Around the world, a handful of scientists are trying to create life from scratch and they’re getting closer.
Experts expect an announcement within three to 10 years from someone in the now little-known field of "wet artificial life."
"It’s going to be a big deal and everybody’s going to know about it," said Mark Bedau, chief operating officer of ProtoLife of Venice, Italy, one of those in the race. "We’re talking about a technology that could change our world in pretty fundamental ways—in fact, in ways that are impossible to predict."
That first cell of synthetic life—made from the basic chemicals in DNA—may not seem like much to non-scientists.
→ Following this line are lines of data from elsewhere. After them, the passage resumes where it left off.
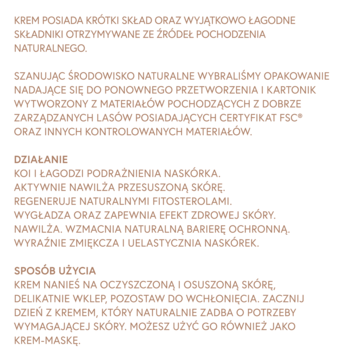 KREM POSIADA KRÓTKI SKŁAD ORAZ WYJĄTKOWO ŁAGODNE SKŁADNIKI OTRZYMYWANE ZE ŹRÓDEŁ POCHODZENIA NATURALNEGO.

SZANUJĄC ŚRODOWISKO NATURALNE WYBRALIŚMY OPAKOWANIE NADAJĄCE SIĘ DO PONOWNEGO PRZETWORZENIA I KARTONIK WYTWORZONY Z MATERIAŁÓW POCHODZĄCYCH Z DOBRZE ZARZĄDZANYCH LASÓW POSIADAJĄCYCH CERTYFIKAT FSC® ORAZ INNYCH KONTROLOWANYCH MATERIAŁÓW.

DZIAŁANIE
KOI I ŁAGODZI PODRAŻNIENIA NASKÓRKA.
AKTYWNIE NAWILŻA PRZESUSZONĄ SKÓRĘ.
REGENERUJE NATURALNYMI FITOSTEROLAMI.
WYGŁADZA ORAZ ZAPEWNIA EFEKT ZDROWEJ SKÓRY.
NAWILŻA. WZMACNIA NATURALNĄ BARIERĘ OCHRONNĄ.
WYRAŹNIE ZMIĘKCZA I UELASTYCZNIA NASKÓREK.

SPOSÓB UŻYCIA
KREM NANIEŚ NA OCZYSZCZONĄ I OSUSZONĄ SKÓRĘ, DELIKATNIE WKLEP, POZOSTAW DO WCHŁONIĘCIA. ZACZNIJ DZIEŃ Z KREMEM, KTÓRY NATURALNIE ZADBA O POTRZEBY WYMAGAJĄCEJ SKÓRY. MOŻESZ UŻYĆ GO RÓWNIEŻ JAKO KREM-MASKĘ.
For one thing, you’ll have to look in a microscope to see it.
"Creating protocells has the potential to shed new light on our place in the universe," Bedau said. "This will remove one of the few fundamental mysteries about creation in the universe and our role."
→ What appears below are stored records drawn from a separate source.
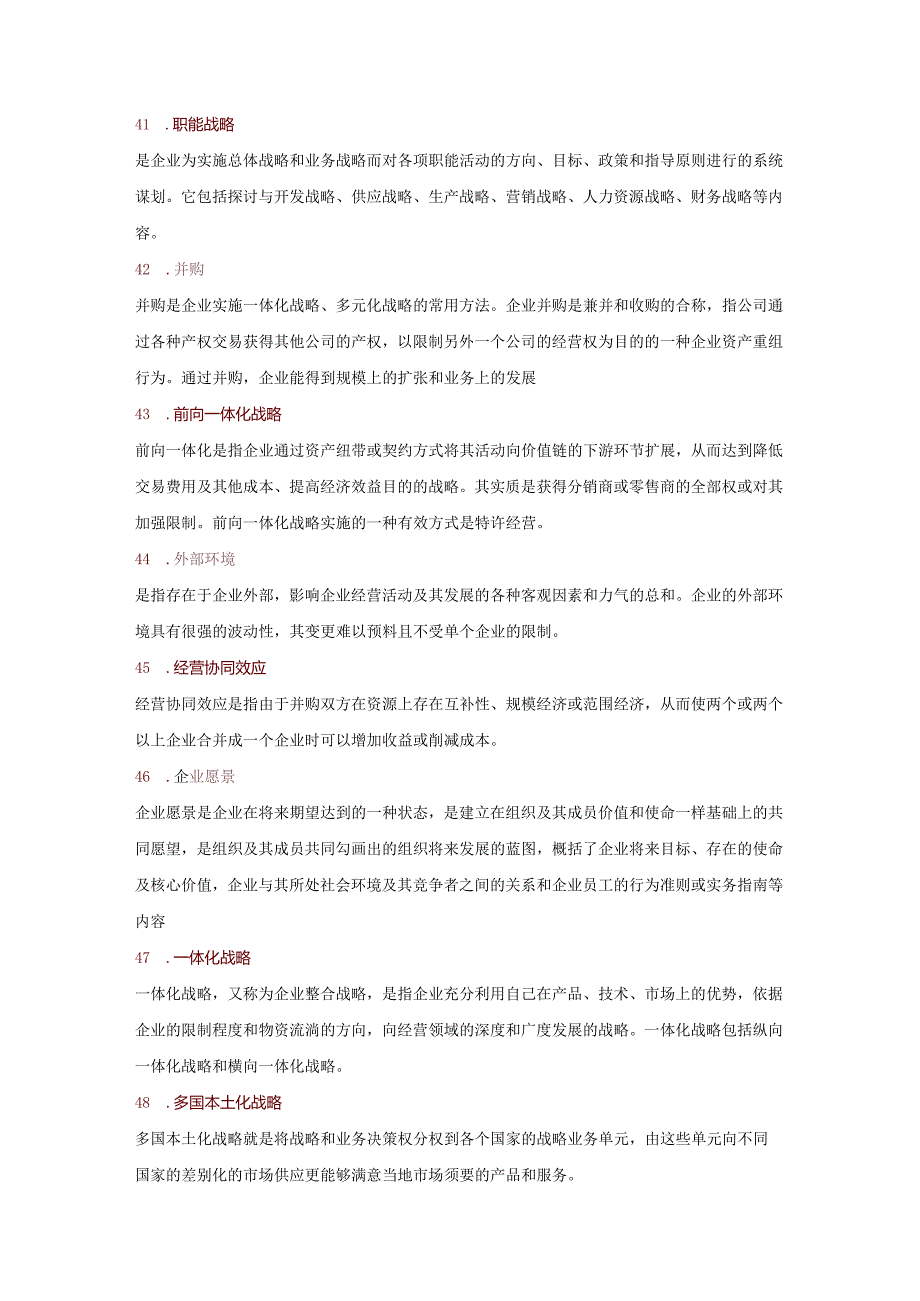 41 .职能战略

是企业为实施总体战略和业务战略而对各项职能活动的方向、目标、政策和指导原则进行的系统谋划。它包括探讨与开发战略、供应战略、生产战略、营销战略、人力资源战略、财务战略等内容。

42 .并购

并购是企业实施一体化战略、多元化战略的常用方法。企业并购是兼并和收购的合称，指公司通过各种产权交易获得其他公司的产权，以限制另外一个公司的经营权为目的的一种企业资产重组行为。通过并购，企业能得到规模上的扩张和业务上的发展

43 .前向一体化战略

前向一体化是指企业通过资产纽带或契约方式将其活动向价值链的下游环节扩展，从而达到降低交易费用及其他成本、提高经济效益目的的战略。其实质是获得分销商或零售商的全部权或对其加强限制。前向一体化战略实施的一种有效方式是特许经营。

44 .外部环境

是指存在于企业外部，影响企业经营活动及其发展的各种客观因素和力气的总和。企业的外部环境具有很强的波动性，其变更难以预料且不受单个企业的限制。

45 .经营协同效应

经营协同效应是指由于并购双方在资源上存在互补性、规模经济或范围经济，从而使两个或两个以上企业合并成一个企业时可以增加收益或削减成本。

46 .企业愿景

企业愿景是企业在将来期望达到的一种状态，是建立在组织及其成员价值和使命一样基础上的共同愿望，是组织及其成员共同勾画出的组织将来发展的蓝图，概括了企业将来目标、存在的使命及核心价值，企业与其所处社会环境及其竞争者之间的关系和企业员工的行为准则或实务指南等内容

47 .一体化战略

一体化战略，又称为企业整合战略，是指企业充分利用自己在产品、技术、市场上的优势，依据企业的限制程度和物资流淌的方向，向经营领域的深度和广度发展的战略。一体化战略包括纵向一体化战略和横向一体化战略。

48 .多国本土化战略

多国本土化战略就是将战略和业务决策权分权到各个国家的战略业务单元，由这些单元向不同国家的差别化的市场供应更能够满意当地市场须要的产品和服务。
And several scientists believe man-made life forms will one day offer the potential for solving a variety of problems, from fighting diseases to locking up greenhouse gases to eating toxic waste.
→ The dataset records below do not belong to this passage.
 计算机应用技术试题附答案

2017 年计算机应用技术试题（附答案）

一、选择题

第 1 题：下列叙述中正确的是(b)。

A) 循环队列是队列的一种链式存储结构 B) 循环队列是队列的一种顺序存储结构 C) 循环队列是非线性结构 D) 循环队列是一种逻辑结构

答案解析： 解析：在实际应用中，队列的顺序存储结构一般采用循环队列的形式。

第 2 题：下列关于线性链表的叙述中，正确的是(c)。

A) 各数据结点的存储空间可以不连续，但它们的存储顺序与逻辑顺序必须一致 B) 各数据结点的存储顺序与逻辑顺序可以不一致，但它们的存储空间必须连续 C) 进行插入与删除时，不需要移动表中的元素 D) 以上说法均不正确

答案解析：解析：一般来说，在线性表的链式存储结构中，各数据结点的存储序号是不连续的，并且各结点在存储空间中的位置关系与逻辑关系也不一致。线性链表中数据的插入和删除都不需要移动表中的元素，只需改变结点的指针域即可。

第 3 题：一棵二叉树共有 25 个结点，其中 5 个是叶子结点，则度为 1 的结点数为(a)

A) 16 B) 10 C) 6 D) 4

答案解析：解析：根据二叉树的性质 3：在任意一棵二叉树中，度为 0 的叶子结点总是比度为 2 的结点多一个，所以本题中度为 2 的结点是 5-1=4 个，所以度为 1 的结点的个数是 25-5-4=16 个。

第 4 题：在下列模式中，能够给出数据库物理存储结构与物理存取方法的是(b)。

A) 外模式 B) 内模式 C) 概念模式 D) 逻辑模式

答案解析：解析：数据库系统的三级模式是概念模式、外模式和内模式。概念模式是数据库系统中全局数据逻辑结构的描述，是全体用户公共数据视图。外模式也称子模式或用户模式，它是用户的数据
Bedau figures there are three major hurdles to creating synthetic life:
—A container, or membrane, for the cell to keep bad molecules out, allow good ones, and the ability to multiply.
—A genetic system that controls the functions of the cell, enabling it to reproduce and mutate in response to environmental changes.
—A metabolism that extracts raw materials from the environment as food and then changes it into energy.
One of the leaders in the field, Jack Szostak at Harvard Medical School, predicts that within the next six months, scientists will report evidence that the first step—creating a cell membrane—is "not a big problem." Scientists are using fatty acids in that effort.
Szostak is also optimistic about the next step—getting nucleotides, the building blocks of DNA, to form a working genetic system.
His idea is that once the container is made, if scientists add nucleotides in the right proportions, then Darwinian evolution could simply take over.
"We aren’t smart enough to design things, we just let evolution do the hard work and then we figure out what happened," Szostak said.
In Gainesville, Fla., Steve Benner, a biological chemist at the Foundation for Applied Molecular Evolution is attacking that problem by going outside of natural genetics. Normal DNA consists of four bases—adenine, cytosine, guanine and thymine (known as A,C,G,T)—molecules that spell out the genetic code in pairs. Benner is trying to add eight new bases to the genetic alphabet.
Bedau said there are legitimate worries about creating life that could "run amok," but there are ways of addressing it, and it will be a very long time before that is a problem.
"When these things are created, they’re going to be so weak, it’ll be a huge achievement if you can keep them alive for an hour in the lab," he said. "But them getting out and taking over, never in our imagination could this happen."